## RECORDS PROVIDED:
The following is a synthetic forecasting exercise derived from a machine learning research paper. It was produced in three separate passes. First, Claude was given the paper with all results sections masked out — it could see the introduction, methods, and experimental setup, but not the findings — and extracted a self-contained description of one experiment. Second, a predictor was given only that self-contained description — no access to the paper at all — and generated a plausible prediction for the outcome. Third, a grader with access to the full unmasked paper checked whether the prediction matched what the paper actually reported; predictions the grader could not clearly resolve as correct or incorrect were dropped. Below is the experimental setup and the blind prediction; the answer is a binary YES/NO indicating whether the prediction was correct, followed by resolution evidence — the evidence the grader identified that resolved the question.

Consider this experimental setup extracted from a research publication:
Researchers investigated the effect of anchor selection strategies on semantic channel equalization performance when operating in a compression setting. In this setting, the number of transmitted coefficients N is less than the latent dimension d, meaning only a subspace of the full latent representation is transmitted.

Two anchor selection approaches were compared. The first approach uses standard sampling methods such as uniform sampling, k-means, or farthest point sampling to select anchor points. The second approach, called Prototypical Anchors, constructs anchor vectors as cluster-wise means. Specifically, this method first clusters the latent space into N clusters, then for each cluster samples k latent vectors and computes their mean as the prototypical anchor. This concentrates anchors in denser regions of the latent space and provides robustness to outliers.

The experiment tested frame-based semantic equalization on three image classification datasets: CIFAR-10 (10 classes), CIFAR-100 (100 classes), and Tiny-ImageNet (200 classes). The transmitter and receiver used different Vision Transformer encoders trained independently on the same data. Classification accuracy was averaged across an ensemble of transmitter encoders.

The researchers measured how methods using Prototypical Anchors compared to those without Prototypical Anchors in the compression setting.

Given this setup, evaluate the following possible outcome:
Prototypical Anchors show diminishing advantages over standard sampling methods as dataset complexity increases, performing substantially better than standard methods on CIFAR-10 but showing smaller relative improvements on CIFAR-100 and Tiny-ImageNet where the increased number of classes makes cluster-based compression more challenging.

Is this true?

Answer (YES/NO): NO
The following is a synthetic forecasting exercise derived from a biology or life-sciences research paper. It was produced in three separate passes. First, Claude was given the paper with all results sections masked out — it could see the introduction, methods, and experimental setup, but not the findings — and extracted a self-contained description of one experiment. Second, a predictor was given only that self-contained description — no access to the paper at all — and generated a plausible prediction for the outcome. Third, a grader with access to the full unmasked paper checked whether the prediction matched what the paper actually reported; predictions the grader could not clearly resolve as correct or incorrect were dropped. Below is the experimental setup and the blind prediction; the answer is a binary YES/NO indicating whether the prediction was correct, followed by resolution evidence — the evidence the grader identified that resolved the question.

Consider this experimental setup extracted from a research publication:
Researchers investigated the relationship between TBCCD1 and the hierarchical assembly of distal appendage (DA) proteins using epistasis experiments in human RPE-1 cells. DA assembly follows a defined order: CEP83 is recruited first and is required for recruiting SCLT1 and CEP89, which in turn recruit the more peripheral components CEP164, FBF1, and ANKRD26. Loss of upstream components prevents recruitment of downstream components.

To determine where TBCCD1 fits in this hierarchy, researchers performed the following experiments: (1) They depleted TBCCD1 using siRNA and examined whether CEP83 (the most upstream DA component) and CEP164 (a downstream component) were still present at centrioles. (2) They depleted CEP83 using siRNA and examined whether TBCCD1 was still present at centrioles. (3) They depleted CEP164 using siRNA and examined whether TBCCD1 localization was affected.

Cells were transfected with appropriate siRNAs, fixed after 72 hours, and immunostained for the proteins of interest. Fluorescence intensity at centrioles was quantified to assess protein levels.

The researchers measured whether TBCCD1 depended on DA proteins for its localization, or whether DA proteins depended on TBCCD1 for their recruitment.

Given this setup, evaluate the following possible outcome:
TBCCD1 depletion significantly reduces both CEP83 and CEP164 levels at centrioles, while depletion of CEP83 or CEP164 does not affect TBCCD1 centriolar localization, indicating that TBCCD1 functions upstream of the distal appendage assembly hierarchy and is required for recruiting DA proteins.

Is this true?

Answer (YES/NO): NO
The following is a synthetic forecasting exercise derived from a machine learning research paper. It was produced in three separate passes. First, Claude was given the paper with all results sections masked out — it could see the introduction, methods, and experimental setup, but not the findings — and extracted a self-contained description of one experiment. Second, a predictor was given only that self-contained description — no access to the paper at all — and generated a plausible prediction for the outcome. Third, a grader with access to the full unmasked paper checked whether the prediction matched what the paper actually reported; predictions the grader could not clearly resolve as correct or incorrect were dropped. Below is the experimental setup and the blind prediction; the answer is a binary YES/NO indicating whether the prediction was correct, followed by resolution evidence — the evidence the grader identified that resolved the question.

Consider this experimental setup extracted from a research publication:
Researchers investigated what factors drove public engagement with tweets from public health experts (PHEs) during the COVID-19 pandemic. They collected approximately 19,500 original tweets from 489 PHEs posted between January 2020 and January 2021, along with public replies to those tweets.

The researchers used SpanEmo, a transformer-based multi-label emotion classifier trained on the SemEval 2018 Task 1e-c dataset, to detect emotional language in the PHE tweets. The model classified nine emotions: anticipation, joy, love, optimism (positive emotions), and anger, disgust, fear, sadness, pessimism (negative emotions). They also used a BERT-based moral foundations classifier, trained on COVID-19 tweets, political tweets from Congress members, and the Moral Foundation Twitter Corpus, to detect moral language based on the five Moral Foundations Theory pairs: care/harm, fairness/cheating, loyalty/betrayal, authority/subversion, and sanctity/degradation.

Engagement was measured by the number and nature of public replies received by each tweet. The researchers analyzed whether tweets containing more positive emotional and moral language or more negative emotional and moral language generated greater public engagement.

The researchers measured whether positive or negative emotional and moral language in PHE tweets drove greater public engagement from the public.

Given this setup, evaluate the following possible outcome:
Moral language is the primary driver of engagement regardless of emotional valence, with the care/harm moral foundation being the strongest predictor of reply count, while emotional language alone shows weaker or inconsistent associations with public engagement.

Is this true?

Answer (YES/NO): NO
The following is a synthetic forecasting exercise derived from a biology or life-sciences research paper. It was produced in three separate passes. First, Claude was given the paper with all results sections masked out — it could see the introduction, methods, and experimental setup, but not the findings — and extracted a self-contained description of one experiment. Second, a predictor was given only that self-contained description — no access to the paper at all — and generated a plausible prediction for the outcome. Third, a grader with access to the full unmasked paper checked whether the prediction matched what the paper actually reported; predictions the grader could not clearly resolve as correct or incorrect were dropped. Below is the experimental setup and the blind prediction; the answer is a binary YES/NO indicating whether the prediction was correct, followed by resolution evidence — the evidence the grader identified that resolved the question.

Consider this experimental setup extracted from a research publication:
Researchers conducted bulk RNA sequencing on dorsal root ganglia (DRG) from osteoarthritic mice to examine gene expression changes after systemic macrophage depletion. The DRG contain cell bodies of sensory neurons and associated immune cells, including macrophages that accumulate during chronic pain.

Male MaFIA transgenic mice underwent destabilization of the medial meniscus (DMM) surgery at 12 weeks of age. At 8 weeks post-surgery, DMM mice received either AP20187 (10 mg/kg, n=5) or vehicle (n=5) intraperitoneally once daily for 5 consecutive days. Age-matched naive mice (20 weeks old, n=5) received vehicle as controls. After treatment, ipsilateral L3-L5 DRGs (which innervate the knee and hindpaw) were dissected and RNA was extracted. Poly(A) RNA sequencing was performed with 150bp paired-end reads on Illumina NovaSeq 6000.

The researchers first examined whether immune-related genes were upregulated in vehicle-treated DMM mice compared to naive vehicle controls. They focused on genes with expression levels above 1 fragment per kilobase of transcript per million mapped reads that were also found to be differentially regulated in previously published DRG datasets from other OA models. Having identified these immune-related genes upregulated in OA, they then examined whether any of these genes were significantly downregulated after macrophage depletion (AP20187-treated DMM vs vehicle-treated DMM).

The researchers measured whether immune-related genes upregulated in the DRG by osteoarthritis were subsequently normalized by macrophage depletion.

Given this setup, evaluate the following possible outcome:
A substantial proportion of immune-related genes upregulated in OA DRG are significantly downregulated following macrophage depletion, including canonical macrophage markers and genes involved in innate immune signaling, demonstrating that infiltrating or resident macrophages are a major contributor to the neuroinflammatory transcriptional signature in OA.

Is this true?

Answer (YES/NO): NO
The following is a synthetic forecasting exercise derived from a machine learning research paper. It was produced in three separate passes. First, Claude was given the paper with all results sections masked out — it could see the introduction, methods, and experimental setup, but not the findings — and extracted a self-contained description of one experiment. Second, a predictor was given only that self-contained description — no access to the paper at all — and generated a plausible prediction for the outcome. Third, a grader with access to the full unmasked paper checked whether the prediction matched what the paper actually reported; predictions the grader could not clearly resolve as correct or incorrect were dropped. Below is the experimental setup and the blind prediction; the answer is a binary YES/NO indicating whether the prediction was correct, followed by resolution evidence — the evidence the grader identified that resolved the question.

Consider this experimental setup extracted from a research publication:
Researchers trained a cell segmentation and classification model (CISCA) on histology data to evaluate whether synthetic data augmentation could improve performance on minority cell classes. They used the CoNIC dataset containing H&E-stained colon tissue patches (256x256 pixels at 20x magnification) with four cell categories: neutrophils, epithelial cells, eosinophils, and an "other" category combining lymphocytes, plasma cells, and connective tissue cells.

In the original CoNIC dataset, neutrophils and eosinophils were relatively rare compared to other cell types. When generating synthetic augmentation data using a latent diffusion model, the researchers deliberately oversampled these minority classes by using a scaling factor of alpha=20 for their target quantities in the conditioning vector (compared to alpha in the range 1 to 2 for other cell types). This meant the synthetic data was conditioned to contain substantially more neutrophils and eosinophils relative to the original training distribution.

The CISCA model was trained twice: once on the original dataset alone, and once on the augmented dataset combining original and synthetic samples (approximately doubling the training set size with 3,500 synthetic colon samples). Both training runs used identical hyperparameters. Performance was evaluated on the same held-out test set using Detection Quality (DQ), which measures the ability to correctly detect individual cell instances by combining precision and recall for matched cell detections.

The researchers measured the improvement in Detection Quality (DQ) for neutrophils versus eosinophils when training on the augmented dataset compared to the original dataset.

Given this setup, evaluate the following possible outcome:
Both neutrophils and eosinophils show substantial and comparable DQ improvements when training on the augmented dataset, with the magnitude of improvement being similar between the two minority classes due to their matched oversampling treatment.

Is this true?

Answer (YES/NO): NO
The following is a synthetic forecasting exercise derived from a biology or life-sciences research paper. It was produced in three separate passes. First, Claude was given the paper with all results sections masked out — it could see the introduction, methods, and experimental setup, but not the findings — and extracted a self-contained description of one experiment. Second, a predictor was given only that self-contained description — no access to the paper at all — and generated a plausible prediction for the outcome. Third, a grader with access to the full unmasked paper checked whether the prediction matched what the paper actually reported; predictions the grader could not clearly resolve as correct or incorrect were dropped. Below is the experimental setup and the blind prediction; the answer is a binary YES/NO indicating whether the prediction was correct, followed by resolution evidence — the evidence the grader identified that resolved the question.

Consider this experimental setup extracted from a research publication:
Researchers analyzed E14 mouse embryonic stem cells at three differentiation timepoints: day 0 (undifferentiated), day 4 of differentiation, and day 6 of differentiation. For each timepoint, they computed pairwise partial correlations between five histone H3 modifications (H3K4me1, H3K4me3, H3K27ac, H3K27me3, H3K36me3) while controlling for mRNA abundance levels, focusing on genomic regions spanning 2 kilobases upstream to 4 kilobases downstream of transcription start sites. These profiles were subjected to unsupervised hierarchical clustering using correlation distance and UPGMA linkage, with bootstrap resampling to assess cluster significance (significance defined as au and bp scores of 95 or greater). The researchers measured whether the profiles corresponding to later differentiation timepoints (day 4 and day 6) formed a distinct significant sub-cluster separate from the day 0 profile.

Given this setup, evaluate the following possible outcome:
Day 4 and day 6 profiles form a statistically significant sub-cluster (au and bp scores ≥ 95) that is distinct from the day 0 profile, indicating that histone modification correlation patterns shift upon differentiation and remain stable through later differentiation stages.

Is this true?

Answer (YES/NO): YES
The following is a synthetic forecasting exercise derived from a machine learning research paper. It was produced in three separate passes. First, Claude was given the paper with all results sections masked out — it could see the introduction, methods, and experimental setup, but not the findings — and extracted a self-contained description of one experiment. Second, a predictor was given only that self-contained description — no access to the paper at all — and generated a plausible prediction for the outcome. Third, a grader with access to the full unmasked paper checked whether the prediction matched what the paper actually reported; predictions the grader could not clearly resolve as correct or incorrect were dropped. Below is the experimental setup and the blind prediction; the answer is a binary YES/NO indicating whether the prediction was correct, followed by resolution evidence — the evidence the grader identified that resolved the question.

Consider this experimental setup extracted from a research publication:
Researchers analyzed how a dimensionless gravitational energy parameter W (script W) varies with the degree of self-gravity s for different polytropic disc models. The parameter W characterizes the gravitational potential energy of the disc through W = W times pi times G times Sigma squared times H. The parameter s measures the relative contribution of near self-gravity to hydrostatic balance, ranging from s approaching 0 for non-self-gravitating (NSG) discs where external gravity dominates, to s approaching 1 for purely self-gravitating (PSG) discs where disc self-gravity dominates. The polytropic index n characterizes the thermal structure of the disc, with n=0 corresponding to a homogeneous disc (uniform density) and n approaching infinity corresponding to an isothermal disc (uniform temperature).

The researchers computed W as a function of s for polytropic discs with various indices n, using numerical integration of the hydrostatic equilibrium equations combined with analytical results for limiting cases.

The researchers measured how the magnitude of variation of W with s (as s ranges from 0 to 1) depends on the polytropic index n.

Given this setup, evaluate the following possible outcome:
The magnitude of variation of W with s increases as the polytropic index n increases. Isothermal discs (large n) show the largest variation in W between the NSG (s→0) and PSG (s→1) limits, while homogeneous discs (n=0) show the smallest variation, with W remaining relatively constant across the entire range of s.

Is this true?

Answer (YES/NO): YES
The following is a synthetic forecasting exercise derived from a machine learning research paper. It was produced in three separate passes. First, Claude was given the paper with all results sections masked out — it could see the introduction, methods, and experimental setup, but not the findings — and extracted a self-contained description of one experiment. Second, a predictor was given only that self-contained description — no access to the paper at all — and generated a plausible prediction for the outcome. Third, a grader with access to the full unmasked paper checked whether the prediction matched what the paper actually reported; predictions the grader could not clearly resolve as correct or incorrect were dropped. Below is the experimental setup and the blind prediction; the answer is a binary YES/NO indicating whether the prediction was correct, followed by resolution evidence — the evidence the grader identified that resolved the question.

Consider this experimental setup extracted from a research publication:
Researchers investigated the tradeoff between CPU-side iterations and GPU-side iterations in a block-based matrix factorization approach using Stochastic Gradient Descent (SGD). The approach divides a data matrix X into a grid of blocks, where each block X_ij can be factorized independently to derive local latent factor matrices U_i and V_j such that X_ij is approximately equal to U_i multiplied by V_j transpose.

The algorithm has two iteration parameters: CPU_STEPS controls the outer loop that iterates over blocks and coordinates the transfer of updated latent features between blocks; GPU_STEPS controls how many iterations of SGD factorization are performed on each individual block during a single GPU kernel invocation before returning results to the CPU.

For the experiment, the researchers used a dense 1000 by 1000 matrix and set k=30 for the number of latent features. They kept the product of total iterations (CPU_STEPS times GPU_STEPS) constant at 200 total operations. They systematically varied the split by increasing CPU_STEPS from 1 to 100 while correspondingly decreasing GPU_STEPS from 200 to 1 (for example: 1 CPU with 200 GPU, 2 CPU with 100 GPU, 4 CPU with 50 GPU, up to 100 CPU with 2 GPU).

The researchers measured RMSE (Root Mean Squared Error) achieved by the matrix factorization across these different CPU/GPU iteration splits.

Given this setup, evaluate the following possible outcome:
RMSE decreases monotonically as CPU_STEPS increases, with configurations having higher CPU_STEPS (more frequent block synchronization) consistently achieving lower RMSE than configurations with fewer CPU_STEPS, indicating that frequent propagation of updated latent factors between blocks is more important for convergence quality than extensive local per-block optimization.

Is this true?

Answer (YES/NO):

## ABOUT THIS EXERCISE:
The word "neutrophils" may appear in several lines of the data; copy every line where it does.

## RESULT:
Researchers trained a cell segmentation and classification model (CISCA) on histology data to evaluate whether synthetic data augmentation could improve performance on minority cell classes. They used the CoNIC dataset containing H&E-stained colon tissue patches (256x256 pixels at 20x magnification) with four cell categories: neutrophils, epithelial cells, eosinophils, and an "other" category combining lymphocytes, plasma cells, and connective tissue cells.
In the original CoNIC dataset, neutrophils and eosinophils were relatively rare compared to other cell types. When generating synthetic augmentation data using a latent diffusion model, the researchers deliberately oversampled these minority classes by using a scaling factor of alpha=20 for their target quantities in the conditioning vector (compared to alpha in the range 1 to 2 for other cell types). This meant the synthetic data was conditioned to contain substantially more neutrophils and eosinophils relative to the original training distribution.
The researchers measured the improvement in Detection Quality (DQ) for neutrophils versus eosinophils when training on the augmented dataset compared to the original dataset.
Both neutrophils and eosinophils show substantial and comparable DQ improvements when training on the augmented dataset, with the magnitude of improvement being similar between the two minority classes due to their matched oversampling treatment.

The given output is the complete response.